→ **SET EXERCISE**: Reproduce every one of the entries below verbatim, leaving out the pictures.

Collection entries
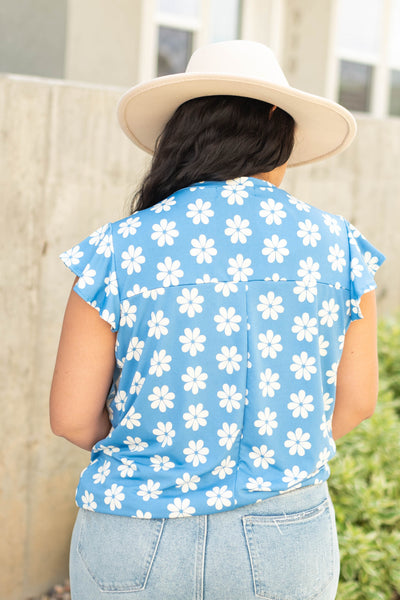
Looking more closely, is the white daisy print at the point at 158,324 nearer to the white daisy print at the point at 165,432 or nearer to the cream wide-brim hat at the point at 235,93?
the white daisy print at the point at 165,432

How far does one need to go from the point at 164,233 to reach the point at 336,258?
38cm

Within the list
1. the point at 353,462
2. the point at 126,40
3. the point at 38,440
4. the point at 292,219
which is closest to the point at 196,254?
the point at 292,219

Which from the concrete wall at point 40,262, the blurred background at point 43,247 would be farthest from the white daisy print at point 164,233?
the concrete wall at point 40,262

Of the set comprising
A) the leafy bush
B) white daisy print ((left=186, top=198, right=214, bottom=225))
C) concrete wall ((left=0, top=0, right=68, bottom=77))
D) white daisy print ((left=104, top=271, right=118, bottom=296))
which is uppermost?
concrete wall ((left=0, top=0, right=68, bottom=77))

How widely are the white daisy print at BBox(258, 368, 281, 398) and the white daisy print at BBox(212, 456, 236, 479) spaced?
149 millimetres

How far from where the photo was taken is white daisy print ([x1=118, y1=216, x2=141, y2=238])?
54.1 inches

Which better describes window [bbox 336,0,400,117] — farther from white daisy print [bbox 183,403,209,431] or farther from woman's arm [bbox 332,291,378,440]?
white daisy print [bbox 183,403,209,431]

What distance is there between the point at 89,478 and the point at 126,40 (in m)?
4.76

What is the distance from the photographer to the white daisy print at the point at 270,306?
54.7 inches

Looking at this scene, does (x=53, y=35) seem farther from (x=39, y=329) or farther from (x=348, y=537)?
(x=348, y=537)

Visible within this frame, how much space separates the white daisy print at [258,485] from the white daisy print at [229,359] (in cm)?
22

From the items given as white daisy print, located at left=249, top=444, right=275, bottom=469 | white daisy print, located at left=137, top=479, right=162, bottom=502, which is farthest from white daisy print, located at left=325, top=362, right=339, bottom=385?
white daisy print, located at left=137, top=479, right=162, bottom=502

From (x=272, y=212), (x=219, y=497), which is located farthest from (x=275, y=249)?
(x=219, y=497)

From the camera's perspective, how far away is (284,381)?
143 centimetres
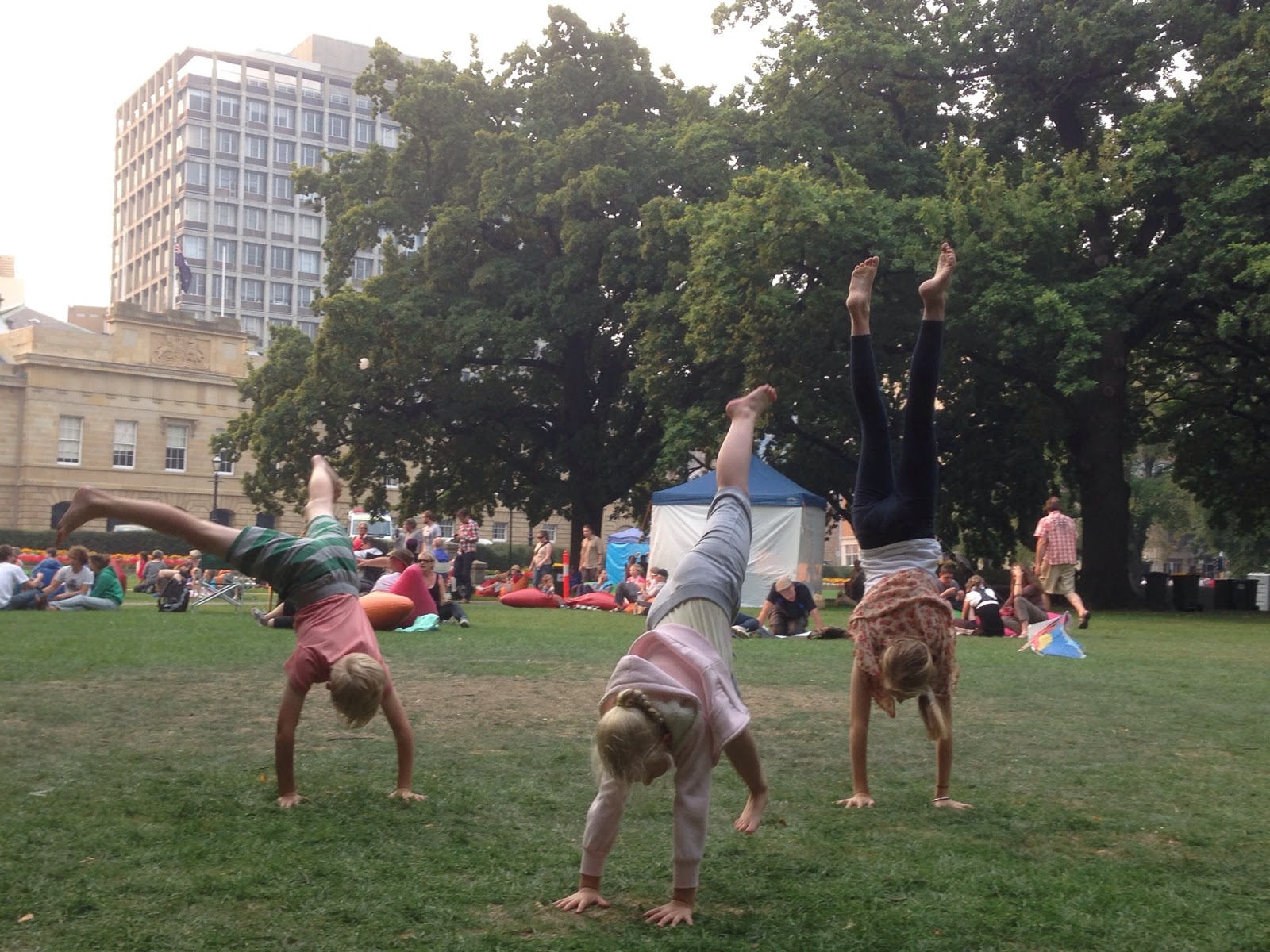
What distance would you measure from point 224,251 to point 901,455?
127m

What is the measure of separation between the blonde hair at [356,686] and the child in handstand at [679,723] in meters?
1.38

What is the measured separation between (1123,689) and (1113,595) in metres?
20.0

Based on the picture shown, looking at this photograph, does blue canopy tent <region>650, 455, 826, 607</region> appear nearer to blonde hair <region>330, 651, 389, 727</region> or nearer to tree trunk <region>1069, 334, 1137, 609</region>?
tree trunk <region>1069, 334, 1137, 609</region>

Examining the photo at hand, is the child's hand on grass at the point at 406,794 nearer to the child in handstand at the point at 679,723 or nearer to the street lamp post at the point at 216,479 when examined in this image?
the child in handstand at the point at 679,723

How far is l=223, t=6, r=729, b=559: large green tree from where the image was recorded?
119 feet

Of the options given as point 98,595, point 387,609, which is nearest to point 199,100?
point 98,595

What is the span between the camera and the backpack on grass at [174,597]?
22250 mm

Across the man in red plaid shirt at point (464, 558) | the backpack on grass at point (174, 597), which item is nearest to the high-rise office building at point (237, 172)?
the man in red plaid shirt at point (464, 558)

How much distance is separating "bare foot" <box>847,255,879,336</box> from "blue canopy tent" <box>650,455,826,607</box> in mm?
19763

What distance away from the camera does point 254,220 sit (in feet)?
413

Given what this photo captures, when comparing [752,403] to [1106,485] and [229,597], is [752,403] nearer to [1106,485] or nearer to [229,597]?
[229,597]

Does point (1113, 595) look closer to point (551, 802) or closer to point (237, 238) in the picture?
point (551, 802)

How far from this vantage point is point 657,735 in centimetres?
427

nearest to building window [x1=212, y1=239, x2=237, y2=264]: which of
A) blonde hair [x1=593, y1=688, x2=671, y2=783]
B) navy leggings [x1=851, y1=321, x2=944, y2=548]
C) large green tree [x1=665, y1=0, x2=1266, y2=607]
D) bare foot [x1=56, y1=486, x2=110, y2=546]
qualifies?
large green tree [x1=665, y1=0, x2=1266, y2=607]
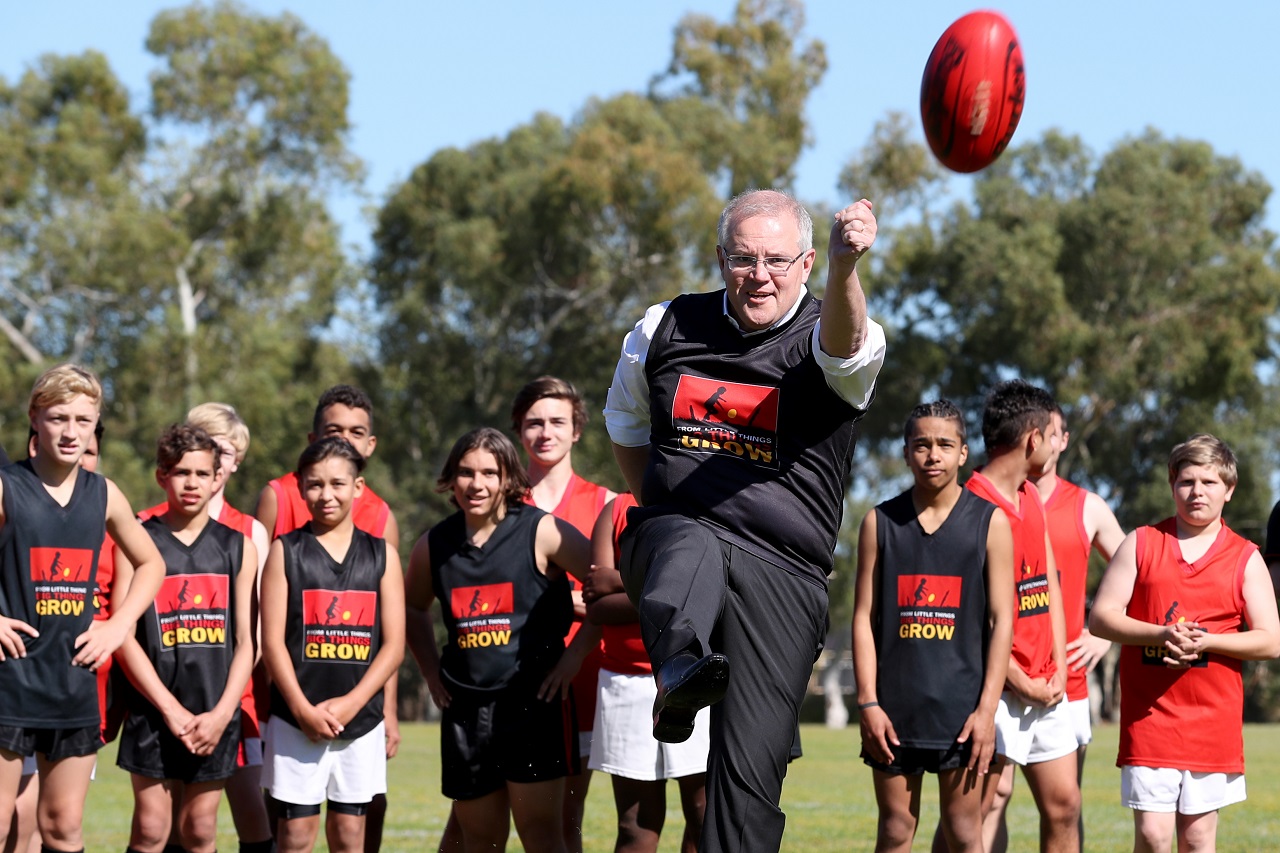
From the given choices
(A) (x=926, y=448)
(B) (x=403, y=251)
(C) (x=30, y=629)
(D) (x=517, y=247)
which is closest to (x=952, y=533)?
A: (A) (x=926, y=448)

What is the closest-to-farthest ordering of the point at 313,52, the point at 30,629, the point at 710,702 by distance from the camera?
the point at 710,702, the point at 30,629, the point at 313,52

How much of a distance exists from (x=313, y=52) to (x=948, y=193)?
1540 centimetres

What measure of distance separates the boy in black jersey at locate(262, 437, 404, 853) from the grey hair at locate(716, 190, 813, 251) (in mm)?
2745

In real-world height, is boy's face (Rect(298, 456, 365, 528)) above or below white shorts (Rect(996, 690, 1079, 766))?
above

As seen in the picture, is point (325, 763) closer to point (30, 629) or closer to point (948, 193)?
point (30, 629)

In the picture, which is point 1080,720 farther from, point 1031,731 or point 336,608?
point 336,608

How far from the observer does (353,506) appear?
24.2 ft

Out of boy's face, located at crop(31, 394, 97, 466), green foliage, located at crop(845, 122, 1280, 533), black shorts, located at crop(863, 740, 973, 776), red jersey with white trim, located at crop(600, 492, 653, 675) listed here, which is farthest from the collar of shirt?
green foliage, located at crop(845, 122, 1280, 533)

→ **RESULT OF THE EXERCISE**:
Looking more closely, is the white daisy print at the point at 158,324 nearer to the white daisy print at the point at 165,432 or nearer to the cream wide-brim hat at the point at 235,93?
the white daisy print at the point at 165,432

How far does one need to go from the point at 164,233 to reach the point at 336,258?
38cm

Within the list
1. the point at 353,462
2. the point at 126,40
3. the point at 38,440
4. the point at 292,219
which is closest to the point at 196,254?
the point at 292,219

Which from the concrete wall at point 40,262, the blurred background at point 43,247 would be farthest from the white daisy print at point 164,233?
the concrete wall at point 40,262

Of the set comprising
A) the leafy bush
B) white daisy print ((left=186, top=198, right=214, bottom=225))
C) concrete wall ((left=0, top=0, right=68, bottom=77))
D) white daisy print ((left=104, top=271, right=118, bottom=296))
which is uppermost?
concrete wall ((left=0, top=0, right=68, bottom=77))

How widely are the white daisy print at BBox(258, 368, 281, 398) and the white daisy print at BBox(212, 456, 236, 479) spaced?
149 millimetres

How far from where the photo was taken is white daisy print ([x1=118, y1=216, x2=141, y2=238])?
54.1 inches

Which better describes window [bbox 336,0,400,117] — farther from white daisy print [bbox 183,403,209,431] or farther from woman's arm [bbox 332,291,378,440]?
white daisy print [bbox 183,403,209,431]

What distance is there between the point at 89,478 and the point at 126,40 (in m)?
4.76

What is the distance from the photographer to the white daisy print at the point at 270,306?
54.7 inches

Looking at this scene, does (x=53, y=35) seem farther from (x=39, y=329) or farther from (x=348, y=537)?
(x=348, y=537)

Visible within this frame, how much space separates the white daisy print at [258,485] from the white daisy print at [229,359] (in cm)?
22

From the items given as white daisy print, located at left=249, top=444, right=275, bottom=469 | white daisy print, located at left=137, top=479, right=162, bottom=502, which is farthest from white daisy print, located at left=325, top=362, right=339, bottom=385?
white daisy print, located at left=137, top=479, right=162, bottom=502

From (x=272, y=212), (x=219, y=497), which is located farthest from (x=275, y=249)?
(x=219, y=497)

From the camera's perspective, how far away is (284,381)?
143 centimetres
What distance would you measure from point 224,251 to point 901,455?
127m

What is the measure of separation between the blonde hair at [356,686] and the child in handstand at [679,723] in meters?
1.38

What is the measured separation between (1123,689) and (1113,595) in metres?
20.0

Based on the picture shown, looking at this photograph, does blue canopy tent <region>650, 455, 826, 607</region> appear nearer to blonde hair <region>330, 651, 389, 727</region> or nearer to tree trunk <region>1069, 334, 1137, 609</region>?
tree trunk <region>1069, 334, 1137, 609</region>

Examining the photo at hand, is the child's hand on grass at the point at 406,794 nearer to the child in handstand at the point at 679,723 or nearer to the street lamp post at the point at 216,479 when examined in this image?
the child in handstand at the point at 679,723

How far is l=223, t=6, r=729, b=559: large green tree from where the image was recorded?
119 feet

Of the options given as point 98,595, point 387,609, which is nearest to point 199,100?
point 98,595

What is the span between the camera and the backpack on grass at [174,597]?
22250 mm

Across the man in red plaid shirt at point (464, 558) | the backpack on grass at point (174, 597), which item is nearest to the high-rise office building at point (237, 172)?
the man in red plaid shirt at point (464, 558)

How much distance is separating "bare foot" <box>847,255,879,336</box> from "blue canopy tent" <box>650,455,826,607</box> in mm?
19763

What distance away from the camera does point 254,220 sit (in feet)?
413

Given what this photo captures, when comparing [752,403] to [1106,485] and [229,597], is [752,403] nearer to [1106,485] or nearer to [229,597]?
[229,597]

Does point (1113, 595) look closer to point (551, 802) or closer to point (237, 238) in the picture?
point (551, 802)

How far from this vantage point is point 657,735 in centimetres?
427

nearest to building window [x1=212, y1=239, x2=237, y2=264]: which of
A) blonde hair [x1=593, y1=688, x2=671, y2=783]
B) navy leggings [x1=851, y1=321, x2=944, y2=548]
C) large green tree [x1=665, y1=0, x2=1266, y2=607]
D) bare foot [x1=56, y1=486, x2=110, y2=546]
qualifies?
large green tree [x1=665, y1=0, x2=1266, y2=607]
From the given choices
(A) (x=926, y=448)
(B) (x=403, y=251)
(C) (x=30, y=629)
(D) (x=517, y=247)
which is closest to (x=952, y=533)?
A: (A) (x=926, y=448)

What is the closest-to-farthest ordering of the point at 313,52, the point at 30,629, the point at 710,702 by distance from the camera?
the point at 710,702, the point at 30,629, the point at 313,52

How much of a distance exists from (x=313, y=52) to (x=948, y=193)?
1540 centimetres

What measure of distance separates the boy in black jersey at locate(262, 437, 404, 853) from the grey hair at locate(716, 190, 813, 251) (in mm)?
2745

In real-world height, is boy's face (Rect(298, 456, 365, 528)) above or below white shorts (Rect(996, 690, 1079, 766))?
above

As seen in the picture, is point (325, 763) closer to point (30, 629) or closer to point (948, 193)?
point (30, 629)

In the picture, which is point 1080,720 farther from, point 1031,731 or point 336,608?
point 336,608

How far from the observer does (353,506) appear?
24.2 ft

Out of boy's face, located at crop(31, 394, 97, 466), green foliage, located at crop(845, 122, 1280, 533), black shorts, located at crop(863, 740, 973, 776), red jersey with white trim, located at crop(600, 492, 653, 675) listed here, which is farthest from the collar of shirt?
green foliage, located at crop(845, 122, 1280, 533)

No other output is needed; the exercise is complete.